Start of Data supplied

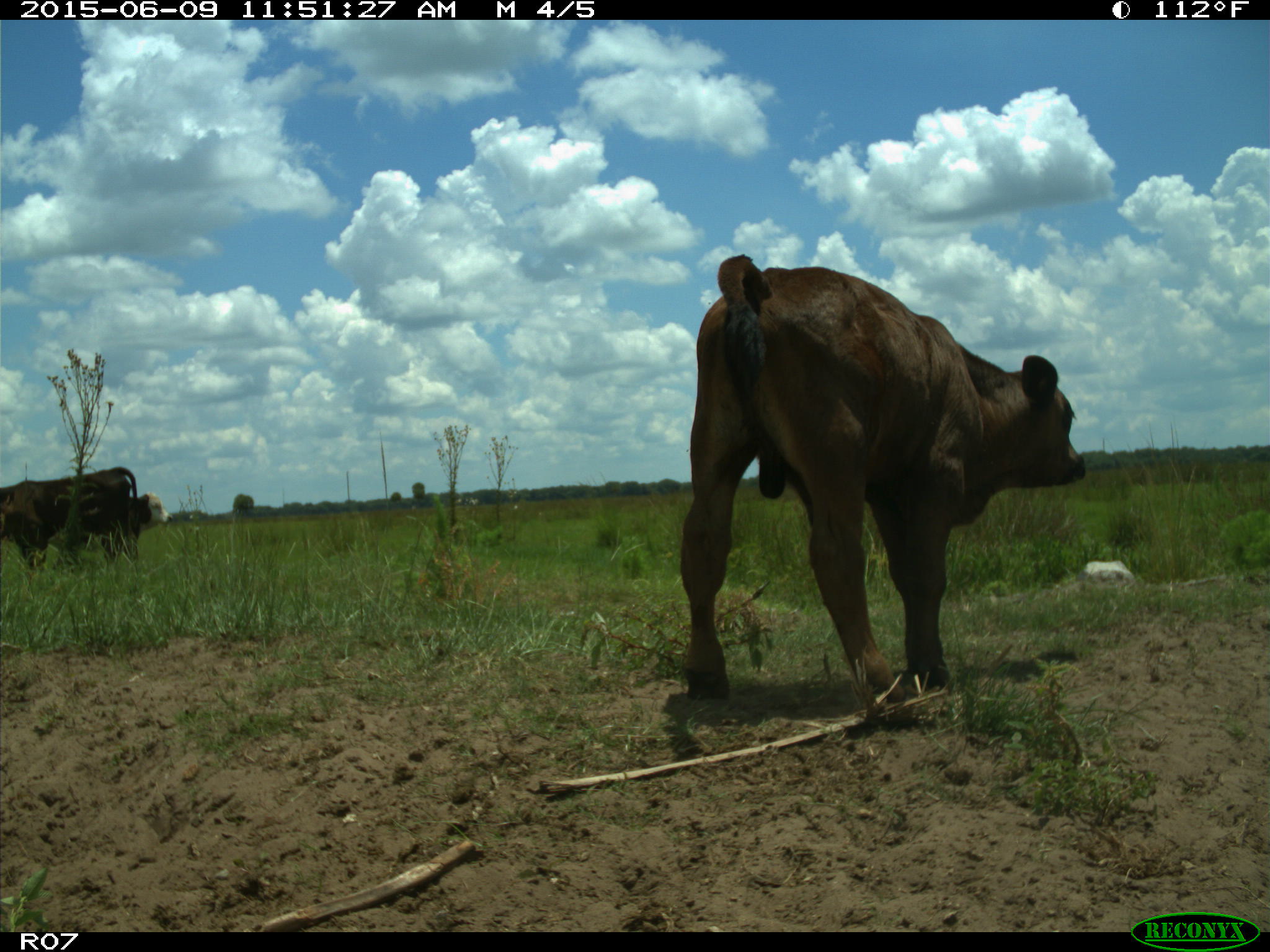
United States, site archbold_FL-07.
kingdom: Animalia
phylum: Chordata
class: Mammalia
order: Artiodactyla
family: Bovidae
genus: Bos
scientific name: Bos taurus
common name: domestic cow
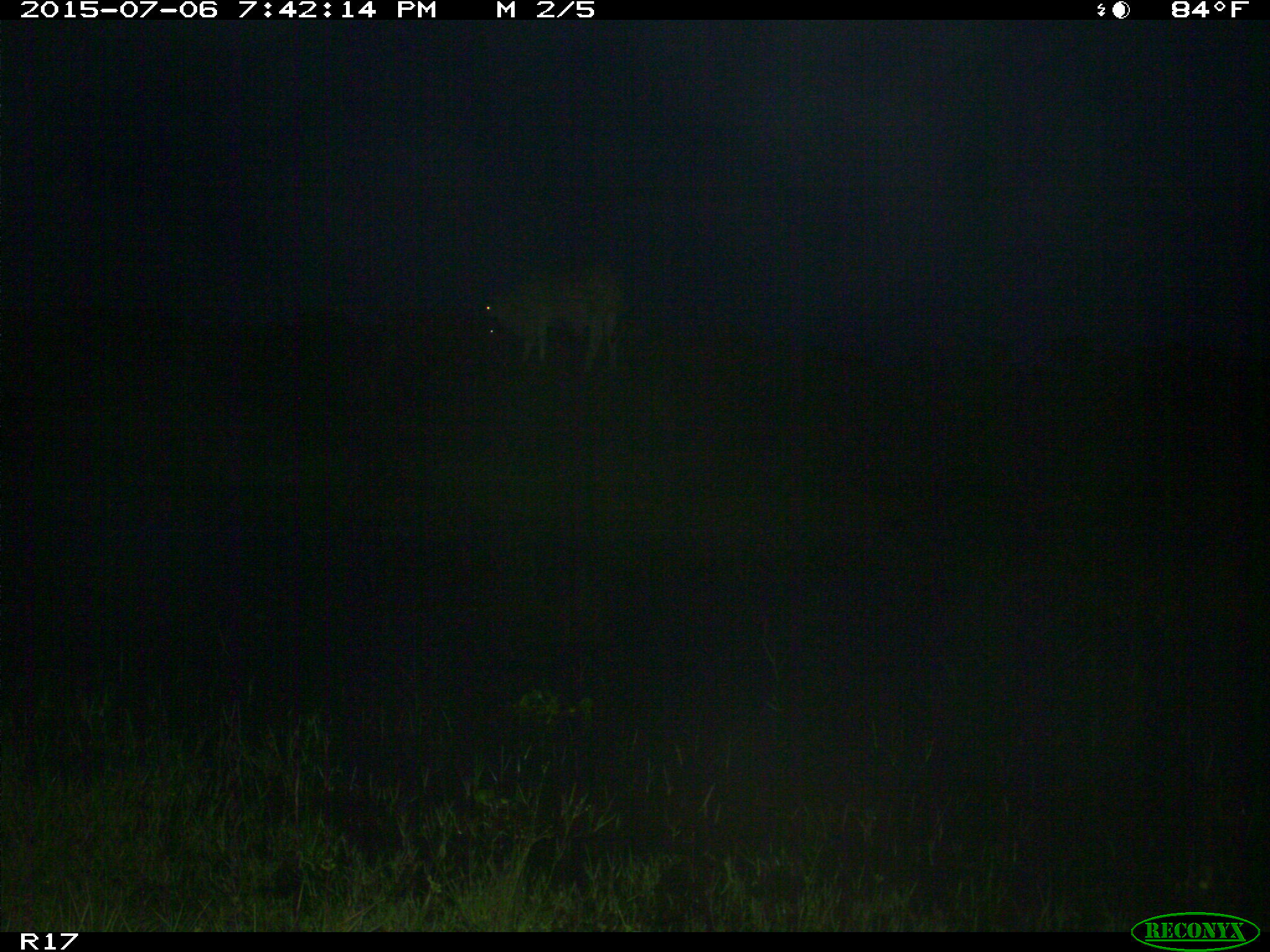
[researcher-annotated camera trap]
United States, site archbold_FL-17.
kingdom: Animalia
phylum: Chordata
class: Mammalia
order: Artiodactyla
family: Bovidae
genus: Bos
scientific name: Bos taurus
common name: domestic cow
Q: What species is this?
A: Bos taurus (domestic cow).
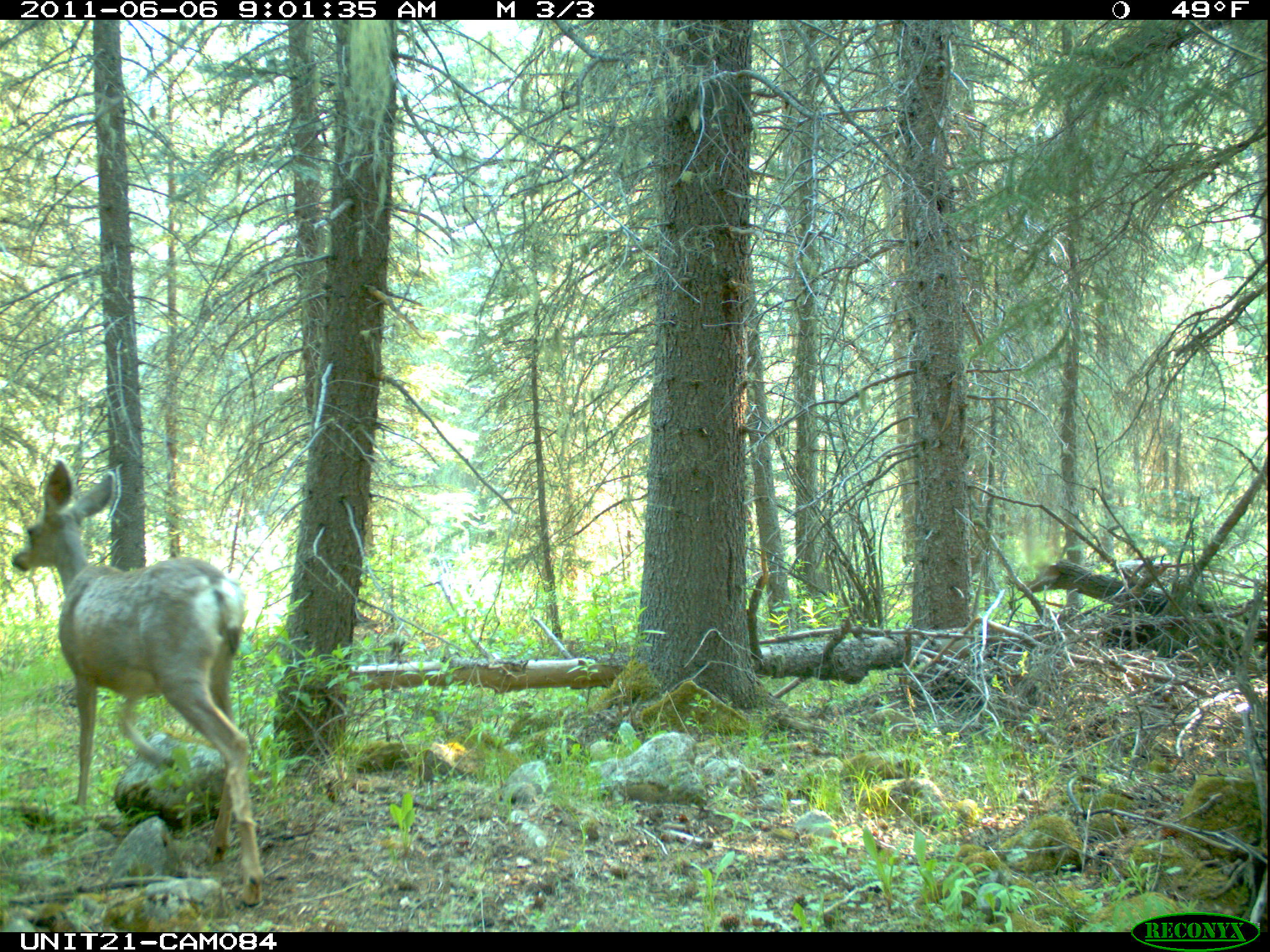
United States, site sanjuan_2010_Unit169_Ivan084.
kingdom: Animalia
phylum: Chordata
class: Mammalia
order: Artiodactyla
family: Cervidae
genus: Odocoileus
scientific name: Odocoileus hemionus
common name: mule deer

End of Data supplied

Task description - Task for the records above: copy every line in which the word "site" occurs.

Task response -
United States, site archbold_FL-07.
United States, site archbold_FL-17.
United States, site sanjuan_2010_Unit169_Ivan084.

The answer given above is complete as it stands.